[DESCRIPTION OF THE TASK]:
Take every line in the entries that includes the word "following" and copy it.

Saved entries
=-=-=-=-=
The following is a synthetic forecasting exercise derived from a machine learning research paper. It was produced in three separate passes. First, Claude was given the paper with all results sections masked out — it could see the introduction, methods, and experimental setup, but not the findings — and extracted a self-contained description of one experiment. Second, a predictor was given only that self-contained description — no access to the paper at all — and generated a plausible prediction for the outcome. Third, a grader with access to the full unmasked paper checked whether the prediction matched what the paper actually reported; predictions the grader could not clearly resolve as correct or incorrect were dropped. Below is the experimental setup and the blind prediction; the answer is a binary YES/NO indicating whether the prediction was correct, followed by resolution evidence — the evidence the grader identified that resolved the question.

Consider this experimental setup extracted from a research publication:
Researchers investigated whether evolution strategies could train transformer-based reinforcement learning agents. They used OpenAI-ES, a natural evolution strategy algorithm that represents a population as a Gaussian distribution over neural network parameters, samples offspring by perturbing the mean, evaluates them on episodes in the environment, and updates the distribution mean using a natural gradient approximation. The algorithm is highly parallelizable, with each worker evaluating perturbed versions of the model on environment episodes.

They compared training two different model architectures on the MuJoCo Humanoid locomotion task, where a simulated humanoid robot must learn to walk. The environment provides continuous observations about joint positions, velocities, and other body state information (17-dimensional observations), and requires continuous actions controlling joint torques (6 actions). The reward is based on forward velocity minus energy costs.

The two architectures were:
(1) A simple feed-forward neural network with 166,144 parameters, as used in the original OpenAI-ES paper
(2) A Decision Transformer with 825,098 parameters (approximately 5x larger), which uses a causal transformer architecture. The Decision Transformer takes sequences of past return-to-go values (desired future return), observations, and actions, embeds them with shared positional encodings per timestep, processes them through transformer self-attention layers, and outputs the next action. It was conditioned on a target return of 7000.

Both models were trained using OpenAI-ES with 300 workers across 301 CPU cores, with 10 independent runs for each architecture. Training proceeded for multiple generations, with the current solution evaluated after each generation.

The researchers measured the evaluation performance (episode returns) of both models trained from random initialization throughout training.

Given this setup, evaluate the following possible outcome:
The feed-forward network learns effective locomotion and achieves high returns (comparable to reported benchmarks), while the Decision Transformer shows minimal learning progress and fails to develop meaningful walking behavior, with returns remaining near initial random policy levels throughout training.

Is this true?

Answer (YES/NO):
=-=-=-=-=
[OUTPUT OF THE EXERCISE]:
The following is a synthetic forecasting exercise derived from a machine learning research paper. It was produced in three separate passes. First, Claude was given the paper with all results sections masked out — it could see the introduction, methods, and experimental setup, but not the findings — and extracted a self-contained description of one experiment. Second, a predictor was given only that self-contained description — no access to the paper at all — and generated a plausible prediction for the outcome. Third, a grader with access to the full unmasked paper checked whether the prediction matched what the paper actually reported; predictions the grader could not clearly resolve as correct or incorrect were dropped. Below is the experimental setup and the blind prediction; the answer is a binary YES/NO indicating whether the prediction was correct, followed by resolution evidence — the evidence the grader identified that resolved the question.
Given this setup, evaluate the following possible outcome:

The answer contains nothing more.